Если его шарик разобьется, то он сам все равно останется крупинкой в моем собственном шарике. Его шарик целиком никак не уместить в моем шарике все равно…
Я сидела поздним, уже пасхальным, апрелем, с подернутым зеленым пухом яблочным садом за окном, возле постели мужа, который, кажется, дремал, с плеером с моими сказками в ушах, и пыталась просочиться в сумеречный коридор своей квартиры, полугодом ранее – сентябрь, пожалуй, был самым беспощадным месяцем. Я села возле себя на корточки – смутно помню, что я шла тогда в туалет, была одна дома (ребенка на выходные забрала свекровь) и почему-то оказалась на полу. Я тогда подумала, что я не могу больше это все, что мне там, в том сентябре, без еды и без сна и без мужа просто уже нет сил жить, что я не хочу, а врачи тогда давали самые гнусные прогнозы. Я смотрела за окно, на пасхальное солнечное утро, на писанки и кулич на подоконнике (яйца, расписанные сыном, конечно, тоже напомнили мне о стеклянном шарике) и думала, что я тогда и я сейчас – равные величины. Что прошлого нет и нет будущего. И хорошо, конечно, что все сложилось так – мы вместе. Но даже если бы все сложилось иначе – у меня был бы мой симферопольский вокзал в прошлом и был бы какой-то еще апрельский полдень, полный детского солнечного умиротворения – в будущем. И я хотела сказать себе, лежащей на полу, как будто в пиковый и самый значительный, и ущербный момент свой жизни, и искренне желающей не лежать больше и не быть вообше – с помутненной головой от курева, сердечных капель и бессонницы – что самое важное у нас происходит именно сейчас, только сейчас мы можем что-то делать и как-то управлять своей жизнью.

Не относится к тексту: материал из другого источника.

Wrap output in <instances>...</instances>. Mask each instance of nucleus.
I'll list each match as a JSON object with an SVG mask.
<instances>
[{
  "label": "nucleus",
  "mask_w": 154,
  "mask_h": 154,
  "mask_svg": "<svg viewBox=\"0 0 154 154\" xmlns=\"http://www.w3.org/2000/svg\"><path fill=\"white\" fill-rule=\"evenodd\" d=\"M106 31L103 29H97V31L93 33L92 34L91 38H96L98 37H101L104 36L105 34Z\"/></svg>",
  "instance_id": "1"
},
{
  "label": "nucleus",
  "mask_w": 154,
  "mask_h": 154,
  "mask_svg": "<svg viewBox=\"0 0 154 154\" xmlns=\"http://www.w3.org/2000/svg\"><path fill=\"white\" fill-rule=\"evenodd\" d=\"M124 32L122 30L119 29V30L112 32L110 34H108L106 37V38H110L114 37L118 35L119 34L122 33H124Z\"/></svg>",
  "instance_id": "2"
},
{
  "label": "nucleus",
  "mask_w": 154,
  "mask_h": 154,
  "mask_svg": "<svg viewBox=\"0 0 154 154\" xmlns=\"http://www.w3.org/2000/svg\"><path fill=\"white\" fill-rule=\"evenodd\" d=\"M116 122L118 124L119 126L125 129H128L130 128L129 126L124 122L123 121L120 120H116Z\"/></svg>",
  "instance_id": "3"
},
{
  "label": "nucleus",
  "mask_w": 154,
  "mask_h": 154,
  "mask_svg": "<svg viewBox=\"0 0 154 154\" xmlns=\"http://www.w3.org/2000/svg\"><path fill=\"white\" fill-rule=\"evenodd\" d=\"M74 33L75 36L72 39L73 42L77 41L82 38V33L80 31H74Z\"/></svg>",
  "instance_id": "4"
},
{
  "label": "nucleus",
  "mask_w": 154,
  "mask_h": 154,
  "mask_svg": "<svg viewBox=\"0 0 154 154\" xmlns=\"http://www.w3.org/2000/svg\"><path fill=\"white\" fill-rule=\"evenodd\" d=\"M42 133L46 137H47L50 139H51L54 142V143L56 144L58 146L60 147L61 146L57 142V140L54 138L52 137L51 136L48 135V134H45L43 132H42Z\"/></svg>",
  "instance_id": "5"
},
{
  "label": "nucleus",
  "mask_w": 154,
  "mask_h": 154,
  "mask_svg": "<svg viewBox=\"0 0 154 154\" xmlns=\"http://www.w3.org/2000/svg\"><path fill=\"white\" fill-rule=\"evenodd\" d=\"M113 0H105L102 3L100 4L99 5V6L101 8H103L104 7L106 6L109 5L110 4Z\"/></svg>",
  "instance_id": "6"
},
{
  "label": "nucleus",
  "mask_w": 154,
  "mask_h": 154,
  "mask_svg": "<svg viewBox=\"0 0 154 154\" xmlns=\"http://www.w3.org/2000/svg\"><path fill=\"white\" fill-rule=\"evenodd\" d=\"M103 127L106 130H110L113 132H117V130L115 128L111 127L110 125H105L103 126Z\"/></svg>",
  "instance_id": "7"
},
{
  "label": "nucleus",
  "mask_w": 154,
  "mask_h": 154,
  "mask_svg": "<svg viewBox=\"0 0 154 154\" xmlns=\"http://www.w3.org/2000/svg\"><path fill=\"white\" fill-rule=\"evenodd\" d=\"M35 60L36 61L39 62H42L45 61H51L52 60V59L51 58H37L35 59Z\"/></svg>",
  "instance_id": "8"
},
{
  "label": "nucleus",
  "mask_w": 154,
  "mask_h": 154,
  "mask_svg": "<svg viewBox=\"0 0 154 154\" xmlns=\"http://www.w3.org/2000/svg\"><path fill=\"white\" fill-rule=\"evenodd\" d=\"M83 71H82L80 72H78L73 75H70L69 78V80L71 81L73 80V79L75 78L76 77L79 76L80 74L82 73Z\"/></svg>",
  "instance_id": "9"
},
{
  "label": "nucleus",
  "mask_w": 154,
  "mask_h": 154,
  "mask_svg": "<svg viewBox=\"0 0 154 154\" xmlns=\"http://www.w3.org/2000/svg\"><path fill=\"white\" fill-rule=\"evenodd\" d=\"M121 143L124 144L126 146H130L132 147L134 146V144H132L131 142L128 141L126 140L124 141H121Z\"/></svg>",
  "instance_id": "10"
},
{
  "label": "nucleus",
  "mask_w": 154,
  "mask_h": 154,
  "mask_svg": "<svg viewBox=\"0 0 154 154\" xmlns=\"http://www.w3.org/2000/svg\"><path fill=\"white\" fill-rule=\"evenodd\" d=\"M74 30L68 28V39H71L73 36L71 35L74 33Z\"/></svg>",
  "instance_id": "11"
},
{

Потом, я хорошо помню, я встала, и мне было легче, потому что дурацкий ум наконец отключился и я заснула, а когда проснулась, думала чуть трезвее «Что. Я. Могу. Сделать?» У меня было очень много созидательной энергии. И я села придумывать сказки для мужа. Сотканные из тысячи мелочей, узнаваемые только им одним. Эта творческая сублимация не то чтобы просто отвлекала меня от грустных мыслей – она явилась вполне реальной частью моей жизни – просто, вернемся к шарику, раз его так много в этой истории – просто свет сквозь стекло светил иначе и в этих сказках, все как бы существовало наравне с нашей привычной жизнью.